++++ Selected excerpt

What are some of the factors influencing you?

At the end of the day, I’m your fiduciary, so if you hand me $1, my goal is to hand you back $3, $4, or $5. Why do I bring this up? As an investor, I am focused on “full-cycle returns.” If you pay too much to acquire a business or enter a deal, that’s where most investors trip up. To use a real estate analogy, it’s very obvious that Fifth Avenue real estate is great, but how much do you pay to acquire a building on Fifth Avenue? Some are learning this lesson the hard way currently. 
Energy tends to be an investment arena not well suited for tourists. It’s a very difficult space, and there’s a lot of, ahem, characters, shall we say? It’s really difficult to know who’s telling you the truth if you don’t understand energy realities grounded in physics. In that regard, I do worry that some investors may pay dearly for trusting an investment thesis that is too good to be true.  

When looking at strategic partnerships in asset managers, what are some of the key areas you’re focused on in determining that?

First and foremost, I think it’s a combination of, “Does the team have a sound business? Are they focused on a market that you want to invest in? If you love the business, then do you have to pay too much to have control of that team and its business? It may not be worth it.”
The second piece is skill set and alignment: Is this team aligned with our partners and investors? Do they have the capacity to grow their organization and business in a well-reasoned way? We like our teams to grow like Chick-fil-A, not Subway. There’s a way to do this whereby you have buy-in at every level of an organization, and you can grow it organically. That all starts with hiring the right person for the right chair at the right time – simple to say but difficult to practice for many. 

What investment opportunities and what do you see for the next 12 to 18 months?

We love where our portfolio is at, so we are focused on execution. Carbon Capture is a space that is rapidly gaining momentum, and we believe our teams at Vault and Carbon Cycle are at the right nexus for the opportunity set. Our electrification company, Conduit, has broken ground on its first two projects – and our team at Rebellion is working hard to plug old wells, which are leaking methane into the atmosphere. We keep an eye on a lot of other areas of the transition, but that is really where we like the risk-reward balance currently. 

What are some of the challenges that you anticipate?

Capital is a life blood, and it’s a tough environment out there. There is a recession on the horizon if the inverted yield curve is to be believed. Coupled with the denominator effect, competing for LP mindshare is difficult. They face a lot, so I empathize with them on the fact that there’s only 24 hours in the day and everyone wants their time. That’s a challenge we have as a firm: competing for that mindshare. I worry that we don’t have adequate fire power for the opportunity in carbon capture.

What would you say is your office’s greatest accomplishment since you joined?

In our business, it’s a people business, and we want people here for the long haul. One of the things we’ve done well is hire people who are aligned, sticky, and super talented. We have found that our case study method has been successful in finding team members at the fund level and for our portfolio companies.
I use the example of lawyers: Every lawyer is going to “sound great” because they’re educated and tend to be personable. How do we pick a good one? We give them a legal doc and say, “Mark it up.” It gives us a data-backed view into how they think and work; it helps us to eliminate bias and find the right team member. Sometimes that UGA law grad is actually better than the Harvard grad – no offense to the folks in Cambridge!

What do you do in your spare time?

I’m a husband and dad first: We have kids that are 1 and 3 years old. My wife and I are enjoying watching them grow and doing the best we can for them. I love to read, play some golf, and travel.
Even though I went to UVA, I root for the Georgia Bulldogs as a football team. I didn’t even go there, but I grew up in Athens. I suppose you can take the boy out of Athens, but not the Athens out of the boy.

++++++++
++++ Data shown

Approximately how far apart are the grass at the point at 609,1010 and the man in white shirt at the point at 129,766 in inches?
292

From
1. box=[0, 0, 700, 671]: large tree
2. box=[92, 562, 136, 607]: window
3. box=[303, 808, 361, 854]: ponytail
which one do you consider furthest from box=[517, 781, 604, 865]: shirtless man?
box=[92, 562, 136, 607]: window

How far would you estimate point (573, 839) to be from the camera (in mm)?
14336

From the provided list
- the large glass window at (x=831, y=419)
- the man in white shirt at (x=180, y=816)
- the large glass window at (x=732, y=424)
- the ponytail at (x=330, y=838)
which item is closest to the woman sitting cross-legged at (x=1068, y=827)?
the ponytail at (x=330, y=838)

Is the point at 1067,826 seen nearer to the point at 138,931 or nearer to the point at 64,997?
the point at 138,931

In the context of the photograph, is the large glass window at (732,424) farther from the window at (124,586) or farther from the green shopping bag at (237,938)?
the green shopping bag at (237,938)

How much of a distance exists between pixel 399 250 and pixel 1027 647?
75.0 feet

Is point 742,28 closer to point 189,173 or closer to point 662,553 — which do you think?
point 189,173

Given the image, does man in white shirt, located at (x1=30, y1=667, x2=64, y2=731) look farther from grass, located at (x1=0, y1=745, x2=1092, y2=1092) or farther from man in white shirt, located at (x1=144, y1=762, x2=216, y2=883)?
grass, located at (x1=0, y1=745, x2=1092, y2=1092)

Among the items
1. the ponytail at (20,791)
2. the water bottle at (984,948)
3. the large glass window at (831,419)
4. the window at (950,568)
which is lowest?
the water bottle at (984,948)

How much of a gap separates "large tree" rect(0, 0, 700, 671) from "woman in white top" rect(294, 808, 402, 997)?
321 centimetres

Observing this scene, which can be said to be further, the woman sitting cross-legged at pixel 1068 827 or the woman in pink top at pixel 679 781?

++++++++

Exercise directions:
Reproduce word for word the stretch of the energy investor interview from "First and foremost, I" through "to 18 months?".

Result of this task:
First and foremost, I think it’s a combination of, “Does the team have a sound business? Are they focused on a market that you want to invest in? If you love the business, then do you have to pay too much to have control of that team and its business? It may not be worth it.”
The second piece is skill set and alignment: Is this team aligned with our partners and investors? Do they have the capacity to grow their organization and business in a well-reasoned way? We like our teams to grow like Chick-fil-A, not Subway. There’s a way to do this whereby you have buy-in at every level of an organization, and you can grow it organically. That all starts with hiring the right person for the right chair at the right time – simple to say but difficult to practice for many. 

What investment opportunities and what do you see for the next 12 to 18 months?